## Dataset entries

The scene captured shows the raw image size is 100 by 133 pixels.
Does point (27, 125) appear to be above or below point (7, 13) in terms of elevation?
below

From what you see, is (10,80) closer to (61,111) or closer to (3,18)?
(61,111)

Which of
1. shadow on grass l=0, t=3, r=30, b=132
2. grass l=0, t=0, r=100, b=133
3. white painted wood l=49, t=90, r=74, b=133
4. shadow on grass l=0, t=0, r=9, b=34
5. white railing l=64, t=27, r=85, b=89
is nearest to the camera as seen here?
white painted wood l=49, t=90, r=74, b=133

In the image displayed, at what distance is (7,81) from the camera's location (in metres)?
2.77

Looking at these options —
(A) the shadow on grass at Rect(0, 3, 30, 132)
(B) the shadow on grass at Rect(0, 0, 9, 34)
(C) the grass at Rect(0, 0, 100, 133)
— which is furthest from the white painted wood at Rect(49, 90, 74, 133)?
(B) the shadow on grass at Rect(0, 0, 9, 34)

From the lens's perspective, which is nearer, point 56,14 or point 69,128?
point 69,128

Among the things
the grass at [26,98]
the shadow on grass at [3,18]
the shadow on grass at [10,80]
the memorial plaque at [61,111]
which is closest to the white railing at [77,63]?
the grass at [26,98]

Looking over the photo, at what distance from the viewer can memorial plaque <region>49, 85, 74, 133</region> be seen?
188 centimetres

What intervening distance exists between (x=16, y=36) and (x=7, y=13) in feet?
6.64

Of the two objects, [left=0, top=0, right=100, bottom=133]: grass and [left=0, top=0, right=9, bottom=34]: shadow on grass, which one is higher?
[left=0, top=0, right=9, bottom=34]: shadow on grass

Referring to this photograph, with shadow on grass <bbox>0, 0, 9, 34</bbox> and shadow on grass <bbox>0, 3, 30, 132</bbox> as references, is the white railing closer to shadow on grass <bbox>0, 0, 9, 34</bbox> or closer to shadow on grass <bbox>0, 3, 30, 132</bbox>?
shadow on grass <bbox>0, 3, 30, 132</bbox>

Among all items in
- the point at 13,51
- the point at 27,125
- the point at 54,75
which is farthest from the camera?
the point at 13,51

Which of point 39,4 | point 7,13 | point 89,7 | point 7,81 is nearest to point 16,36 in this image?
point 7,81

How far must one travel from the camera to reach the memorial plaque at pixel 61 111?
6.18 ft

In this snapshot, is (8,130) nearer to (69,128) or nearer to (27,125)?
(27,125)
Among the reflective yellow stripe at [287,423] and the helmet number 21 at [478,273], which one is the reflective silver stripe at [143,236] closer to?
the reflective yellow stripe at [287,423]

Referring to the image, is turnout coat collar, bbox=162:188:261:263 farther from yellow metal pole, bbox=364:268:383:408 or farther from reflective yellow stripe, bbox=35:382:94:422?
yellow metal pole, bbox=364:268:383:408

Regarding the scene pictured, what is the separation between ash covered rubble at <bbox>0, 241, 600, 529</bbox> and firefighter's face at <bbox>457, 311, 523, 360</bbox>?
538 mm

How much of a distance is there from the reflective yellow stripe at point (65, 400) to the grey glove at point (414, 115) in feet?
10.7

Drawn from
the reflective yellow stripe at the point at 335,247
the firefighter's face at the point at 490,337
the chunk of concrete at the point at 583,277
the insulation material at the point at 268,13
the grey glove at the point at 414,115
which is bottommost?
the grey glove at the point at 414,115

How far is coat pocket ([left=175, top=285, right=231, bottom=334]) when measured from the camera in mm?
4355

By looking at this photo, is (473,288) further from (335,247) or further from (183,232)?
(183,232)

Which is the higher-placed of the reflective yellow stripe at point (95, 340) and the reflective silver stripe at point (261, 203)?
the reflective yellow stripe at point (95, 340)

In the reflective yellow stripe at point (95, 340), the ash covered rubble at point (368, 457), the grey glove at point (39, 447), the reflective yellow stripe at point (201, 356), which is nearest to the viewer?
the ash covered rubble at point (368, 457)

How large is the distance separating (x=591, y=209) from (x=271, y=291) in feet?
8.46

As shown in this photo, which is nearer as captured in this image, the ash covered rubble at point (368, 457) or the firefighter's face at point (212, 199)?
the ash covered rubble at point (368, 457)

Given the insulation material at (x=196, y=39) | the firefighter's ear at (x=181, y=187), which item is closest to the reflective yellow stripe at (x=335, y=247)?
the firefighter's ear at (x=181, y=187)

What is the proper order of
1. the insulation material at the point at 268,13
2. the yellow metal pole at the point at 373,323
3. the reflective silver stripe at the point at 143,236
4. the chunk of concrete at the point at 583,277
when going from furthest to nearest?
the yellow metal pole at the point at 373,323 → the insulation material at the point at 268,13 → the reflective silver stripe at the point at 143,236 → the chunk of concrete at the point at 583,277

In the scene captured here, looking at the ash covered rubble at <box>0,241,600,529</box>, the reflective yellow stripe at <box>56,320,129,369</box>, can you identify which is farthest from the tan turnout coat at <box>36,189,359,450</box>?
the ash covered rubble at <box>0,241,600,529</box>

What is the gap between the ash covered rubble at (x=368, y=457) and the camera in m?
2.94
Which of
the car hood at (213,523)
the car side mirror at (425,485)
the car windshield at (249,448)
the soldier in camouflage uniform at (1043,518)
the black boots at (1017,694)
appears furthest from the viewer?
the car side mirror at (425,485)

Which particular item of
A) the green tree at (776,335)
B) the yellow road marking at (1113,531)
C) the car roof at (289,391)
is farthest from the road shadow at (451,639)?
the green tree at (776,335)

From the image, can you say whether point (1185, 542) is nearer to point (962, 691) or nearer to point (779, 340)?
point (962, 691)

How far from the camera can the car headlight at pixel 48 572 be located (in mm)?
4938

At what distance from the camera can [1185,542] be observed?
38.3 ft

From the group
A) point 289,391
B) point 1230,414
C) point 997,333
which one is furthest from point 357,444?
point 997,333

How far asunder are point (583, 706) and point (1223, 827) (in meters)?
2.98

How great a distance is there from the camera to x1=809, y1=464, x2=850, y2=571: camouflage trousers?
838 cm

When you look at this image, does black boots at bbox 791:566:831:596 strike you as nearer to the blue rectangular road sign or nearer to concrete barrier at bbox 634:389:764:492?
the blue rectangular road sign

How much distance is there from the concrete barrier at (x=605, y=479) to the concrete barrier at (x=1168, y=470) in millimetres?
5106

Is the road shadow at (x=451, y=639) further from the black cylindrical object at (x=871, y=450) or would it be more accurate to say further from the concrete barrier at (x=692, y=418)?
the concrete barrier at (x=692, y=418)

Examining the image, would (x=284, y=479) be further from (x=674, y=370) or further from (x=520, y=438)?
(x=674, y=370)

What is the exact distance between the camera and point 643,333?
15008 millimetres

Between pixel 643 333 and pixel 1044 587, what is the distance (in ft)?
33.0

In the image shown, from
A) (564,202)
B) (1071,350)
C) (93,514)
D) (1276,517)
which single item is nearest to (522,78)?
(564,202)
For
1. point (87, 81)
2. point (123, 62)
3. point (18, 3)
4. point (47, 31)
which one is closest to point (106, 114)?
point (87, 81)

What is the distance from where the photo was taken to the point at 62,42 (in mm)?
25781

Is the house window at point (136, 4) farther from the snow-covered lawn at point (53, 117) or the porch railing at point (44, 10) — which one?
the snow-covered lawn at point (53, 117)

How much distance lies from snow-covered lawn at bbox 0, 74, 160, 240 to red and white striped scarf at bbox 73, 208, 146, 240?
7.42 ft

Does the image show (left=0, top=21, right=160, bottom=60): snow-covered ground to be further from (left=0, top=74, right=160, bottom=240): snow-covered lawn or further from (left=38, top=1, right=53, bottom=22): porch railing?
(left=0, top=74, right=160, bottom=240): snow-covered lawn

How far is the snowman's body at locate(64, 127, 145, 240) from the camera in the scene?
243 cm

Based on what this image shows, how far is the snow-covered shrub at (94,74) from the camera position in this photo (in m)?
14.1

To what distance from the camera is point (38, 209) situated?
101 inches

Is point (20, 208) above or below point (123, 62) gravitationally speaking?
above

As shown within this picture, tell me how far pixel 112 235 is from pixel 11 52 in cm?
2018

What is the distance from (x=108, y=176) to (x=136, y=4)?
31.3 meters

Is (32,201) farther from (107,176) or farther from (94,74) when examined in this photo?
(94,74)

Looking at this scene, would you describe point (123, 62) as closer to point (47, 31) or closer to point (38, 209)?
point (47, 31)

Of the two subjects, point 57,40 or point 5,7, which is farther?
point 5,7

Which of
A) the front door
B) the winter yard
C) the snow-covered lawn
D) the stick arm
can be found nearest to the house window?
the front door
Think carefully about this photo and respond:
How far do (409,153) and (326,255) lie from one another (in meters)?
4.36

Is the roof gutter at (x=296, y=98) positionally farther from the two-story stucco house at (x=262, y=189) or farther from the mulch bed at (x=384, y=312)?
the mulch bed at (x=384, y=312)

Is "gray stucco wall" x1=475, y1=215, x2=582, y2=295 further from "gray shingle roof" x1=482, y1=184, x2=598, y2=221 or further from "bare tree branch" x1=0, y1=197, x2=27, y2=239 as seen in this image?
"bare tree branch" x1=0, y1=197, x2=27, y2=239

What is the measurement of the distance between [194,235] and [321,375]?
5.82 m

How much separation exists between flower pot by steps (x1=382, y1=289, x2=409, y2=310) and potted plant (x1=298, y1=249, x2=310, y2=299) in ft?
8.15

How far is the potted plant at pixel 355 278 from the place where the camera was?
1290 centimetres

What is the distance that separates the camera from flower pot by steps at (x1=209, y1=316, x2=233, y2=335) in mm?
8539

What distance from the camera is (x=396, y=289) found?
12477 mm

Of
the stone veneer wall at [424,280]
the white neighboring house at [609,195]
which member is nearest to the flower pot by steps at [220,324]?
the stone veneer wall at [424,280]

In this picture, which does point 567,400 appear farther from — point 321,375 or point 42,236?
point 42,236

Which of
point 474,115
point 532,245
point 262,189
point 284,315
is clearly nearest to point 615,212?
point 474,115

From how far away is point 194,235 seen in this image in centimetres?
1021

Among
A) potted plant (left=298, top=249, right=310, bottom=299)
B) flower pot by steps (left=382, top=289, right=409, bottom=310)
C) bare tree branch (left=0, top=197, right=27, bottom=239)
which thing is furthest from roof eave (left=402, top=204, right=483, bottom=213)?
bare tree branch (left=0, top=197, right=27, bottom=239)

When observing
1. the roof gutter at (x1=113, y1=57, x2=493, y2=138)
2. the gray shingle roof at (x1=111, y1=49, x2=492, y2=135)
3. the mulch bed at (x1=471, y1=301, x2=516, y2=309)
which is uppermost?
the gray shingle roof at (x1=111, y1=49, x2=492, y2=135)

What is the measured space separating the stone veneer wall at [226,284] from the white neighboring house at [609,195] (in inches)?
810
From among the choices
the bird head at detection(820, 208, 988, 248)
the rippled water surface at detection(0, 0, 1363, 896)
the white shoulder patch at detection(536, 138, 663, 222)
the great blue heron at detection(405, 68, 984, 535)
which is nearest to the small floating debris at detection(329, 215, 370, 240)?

## JOB
Give the lines from the one containing "What is the distance that" through the end of the entries again, exactly as written and with no other lines.

## TASK RESULT
What is the distance that separates the camera from flower pot by steps at (x1=209, y1=316, x2=233, y2=335) in mm?
8539

What distance from the camera is (x=396, y=289) found?
12477 mm

Of
the stone veneer wall at [424,280]
the white neighboring house at [609,195]
which member is nearest to the flower pot by steps at [220,324]?
the stone veneer wall at [424,280]

In this picture, which does point 567,400 appear farther from — point 321,375 or point 42,236?
point 42,236

Which of
point 474,115
point 532,245
point 262,189
point 284,315
is clearly nearest to point 615,212?
point 474,115

From how far away is point 194,235 seen in this image in centimetres?
1021

Among
A) potted plant (left=298, top=249, right=310, bottom=299)
B) flower pot by steps (left=382, top=289, right=409, bottom=310)
C) bare tree branch (left=0, top=197, right=27, bottom=239)
which thing is furthest from roof eave (left=402, top=204, right=483, bottom=213)?
bare tree branch (left=0, top=197, right=27, bottom=239)

When observing
1. the roof gutter at (x1=113, y1=57, x2=493, y2=138)
2. the gray shingle roof at (x1=111, y1=49, x2=492, y2=135)
3. the mulch bed at (x1=471, y1=301, x2=516, y2=309)
which is uppermost?
the gray shingle roof at (x1=111, y1=49, x2=492, y2=135)

What is the measured space separating the stone veneer wall at [226,284] from the white neighboring house at [609,195] (in inches)?
810
From among the choices
the bird head at detection(820, 208, 988, 248)
the rippled water surface at detection(0, 0, 1363, 896)
the white shoulder patch at detection(536, 138, 663, 222)
the great blue heron at detection(405, 68, 984, 535)
which is nearest to the small floating debris at detection(329, 215, 370, 240)?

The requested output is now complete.